ISSUE: Whether or not the complaint is a pollution case that falls within the
primary jurisdiction of the PAB.
HELD: Yes.
Although the complaint of Jalos, et al does not use the word
"pollution" in describing the cause of the alleged fish decline in the Mindoro
Sea, it is unmistakable based on their allegations that Shells pipeline
produced some kind of poison or emission that drove the fish away from the
coastal areas. While the complaint did not specifically attribute to Shell any
specific act of "pollution," it alleged that "the pipeline greatly affected
biogenically hard-structured communities such as coral reefs and led [to]

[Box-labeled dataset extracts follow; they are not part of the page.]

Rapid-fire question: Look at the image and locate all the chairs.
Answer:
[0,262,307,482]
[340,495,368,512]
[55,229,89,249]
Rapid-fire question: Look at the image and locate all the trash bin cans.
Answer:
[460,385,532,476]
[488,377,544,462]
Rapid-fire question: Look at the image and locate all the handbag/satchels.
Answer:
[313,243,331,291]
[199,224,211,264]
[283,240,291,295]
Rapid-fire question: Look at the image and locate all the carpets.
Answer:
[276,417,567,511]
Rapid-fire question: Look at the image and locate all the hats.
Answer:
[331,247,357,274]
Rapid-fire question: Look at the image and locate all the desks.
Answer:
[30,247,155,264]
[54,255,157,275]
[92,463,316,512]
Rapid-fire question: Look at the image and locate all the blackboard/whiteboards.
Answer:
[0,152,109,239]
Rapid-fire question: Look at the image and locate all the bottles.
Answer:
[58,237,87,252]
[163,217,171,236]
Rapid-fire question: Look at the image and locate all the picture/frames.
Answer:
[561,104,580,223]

stress to the marine life in the Mindoro Sea." This constitutes "pollution" as
defined by law. Section 2(a) of P.D. 984 defines "pollution" as "any
alteration of the physical, chemical and biological properties of any water x
x x as will or is likely to create or render such water x x x harmful,
detrimental or injurious to public health, safety or welfare or which will
adversely affect their utilization for domestic, commercial, industrial,
agricultural, recreational or other legitimate purposes." It is clear from this
definition that the stress to marine life claimed by Jalos, et al is caused by
some kind of pollution emanating from Shells natural gas pipeline. The
pipeline, they said, "greatly affected" or altered the natural habitat of fish
and affected the coastal waters natural function as fishing grounds.
Inevitably, in resolving Jalos, et als claim for damages, the proper tribunal
must determine whether or not the operation of the pipeline adversely
altered the coastal waters properties and negatively affected its life
sustaining function. The power and expertise needed to determine such
issue lies with the PAB. To this extent, the failure of Jalos, et al to allege in
their complaint that they had first taken resort to PAB before going to court
means that they failed to state a cause of action that the RTC could act on.
This warranted the dismissal of their action. Petition granted.